Reading text ▸

━━━━━━

In the Czech Republic, a 90 minute drive from the capital, Prague, lies the quaint little village of Kutna Hora. On the outskirts of the village lies a cemetery and in the middle of the cemetery is situated a Roman Catholic chapel. The Sedlec Ossuary is the name for it, but to tourists from across the world it is simply Kutna Hora or Bone Church.

Photo of Bone Chilling Church at Kutna Hora, Czech Republic 2/7 by Pushpa Kurup
All Saints Chapel

Step inside and you are shocked beyond belief. Skulls and bones in piles and heaps. An assortment of bones dangling from the ceiling in grotesque geometric shapes. Babes and angels, candelabra and crosses. The chapel supposedly holds the bones of 40,000-70,000 long departed human souls.

Photo of Bone Chilling Church at Kutna Hora, Czech Republic 3/7 by Pushpa Kurup
Candelabra

The chandelier forms the centrepiece of the cross-shaped interior. It is said to contain every single bone in the human body. A coat of arms of the House of Schwarzenberg adorns the entrance. A cross above, crown below, and on the bottom right a bird pecking a dead man’s eye. Or is it a woman? The skull has no gender.

━━━━━━

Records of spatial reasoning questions
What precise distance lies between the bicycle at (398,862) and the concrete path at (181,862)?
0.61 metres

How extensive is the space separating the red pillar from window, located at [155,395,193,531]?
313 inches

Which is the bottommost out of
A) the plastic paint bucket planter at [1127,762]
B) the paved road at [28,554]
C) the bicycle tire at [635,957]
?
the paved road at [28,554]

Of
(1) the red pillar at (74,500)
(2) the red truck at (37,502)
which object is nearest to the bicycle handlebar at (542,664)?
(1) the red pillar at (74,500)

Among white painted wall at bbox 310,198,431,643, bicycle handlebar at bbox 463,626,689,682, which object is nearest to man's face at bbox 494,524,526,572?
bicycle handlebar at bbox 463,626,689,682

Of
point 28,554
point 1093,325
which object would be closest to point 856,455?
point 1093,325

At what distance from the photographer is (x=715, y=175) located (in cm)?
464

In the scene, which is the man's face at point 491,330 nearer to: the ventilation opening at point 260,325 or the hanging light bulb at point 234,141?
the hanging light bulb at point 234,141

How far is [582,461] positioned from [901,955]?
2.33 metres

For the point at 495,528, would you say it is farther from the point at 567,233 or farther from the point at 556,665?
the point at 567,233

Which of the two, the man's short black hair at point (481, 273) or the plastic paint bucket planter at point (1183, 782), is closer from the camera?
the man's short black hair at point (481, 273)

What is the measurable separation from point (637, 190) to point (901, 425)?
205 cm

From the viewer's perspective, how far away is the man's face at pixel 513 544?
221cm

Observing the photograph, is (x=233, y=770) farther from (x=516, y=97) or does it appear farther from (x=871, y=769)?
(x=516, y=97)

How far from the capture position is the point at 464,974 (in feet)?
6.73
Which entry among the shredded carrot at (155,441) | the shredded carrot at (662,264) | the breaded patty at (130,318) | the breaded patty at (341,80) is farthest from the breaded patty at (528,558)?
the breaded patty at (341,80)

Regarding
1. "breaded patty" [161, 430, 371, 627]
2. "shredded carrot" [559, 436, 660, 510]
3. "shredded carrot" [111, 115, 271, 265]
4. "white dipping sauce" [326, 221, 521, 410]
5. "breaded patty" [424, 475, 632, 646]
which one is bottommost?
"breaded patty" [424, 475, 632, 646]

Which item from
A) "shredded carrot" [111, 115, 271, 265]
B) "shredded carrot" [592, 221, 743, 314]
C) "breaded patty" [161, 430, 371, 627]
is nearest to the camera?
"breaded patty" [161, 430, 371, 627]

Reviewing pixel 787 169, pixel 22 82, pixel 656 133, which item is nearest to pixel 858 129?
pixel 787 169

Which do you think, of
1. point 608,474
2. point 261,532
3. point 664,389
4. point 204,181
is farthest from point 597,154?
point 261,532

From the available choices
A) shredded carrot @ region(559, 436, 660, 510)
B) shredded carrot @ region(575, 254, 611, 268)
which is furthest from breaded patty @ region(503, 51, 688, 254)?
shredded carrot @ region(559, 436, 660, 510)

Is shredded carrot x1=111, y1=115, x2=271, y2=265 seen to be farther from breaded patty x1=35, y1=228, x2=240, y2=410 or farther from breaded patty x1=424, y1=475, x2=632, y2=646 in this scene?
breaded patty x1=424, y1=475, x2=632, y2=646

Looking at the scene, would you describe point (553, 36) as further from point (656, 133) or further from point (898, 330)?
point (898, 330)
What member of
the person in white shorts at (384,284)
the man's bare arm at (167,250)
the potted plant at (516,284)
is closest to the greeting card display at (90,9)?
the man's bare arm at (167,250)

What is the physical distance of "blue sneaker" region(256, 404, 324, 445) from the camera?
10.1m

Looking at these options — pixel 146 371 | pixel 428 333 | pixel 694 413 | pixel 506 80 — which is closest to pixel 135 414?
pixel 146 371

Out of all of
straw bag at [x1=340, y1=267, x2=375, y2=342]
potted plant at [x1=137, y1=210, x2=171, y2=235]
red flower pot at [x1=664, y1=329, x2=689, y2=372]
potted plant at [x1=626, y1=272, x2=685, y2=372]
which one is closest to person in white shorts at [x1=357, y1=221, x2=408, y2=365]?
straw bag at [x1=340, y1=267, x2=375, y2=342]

━━━━━━

Directive 1 ▸
Answer these from the text on the Sedlec Ossuary:
(a) How long is the drive from Prague to Kutna Hora?
(b) How many people's bones is the chapel said to hold?
(c) What adorns the entrance?
Directive 2 ▸ Pick out every line of the rows that contains the word "farther", and copy each one. Case counts.

Exercise output 1 ▸
(a) 90 minutes
(b) 40,000-70,000
(c) A coat of arms of the House of Schwarzenberg

Exercise output 2 ▸
For the point at 495,528, would you say it is farther from the point at 567,233 or farther from the point at 556,665?
Observing the photograph, is (x=233, y=770) farther from (x=516, y=97) or does it appear farther from (x=871, y=769)?
Is shredded carrot x1=111, y1=115, x2=271, y2=265 seen to be farther from breaded patty x1=35, y1=228, x2=240, y2=410 or farther from breaded patty x1=424, y1=475, x2=632, y2=646 in this scene?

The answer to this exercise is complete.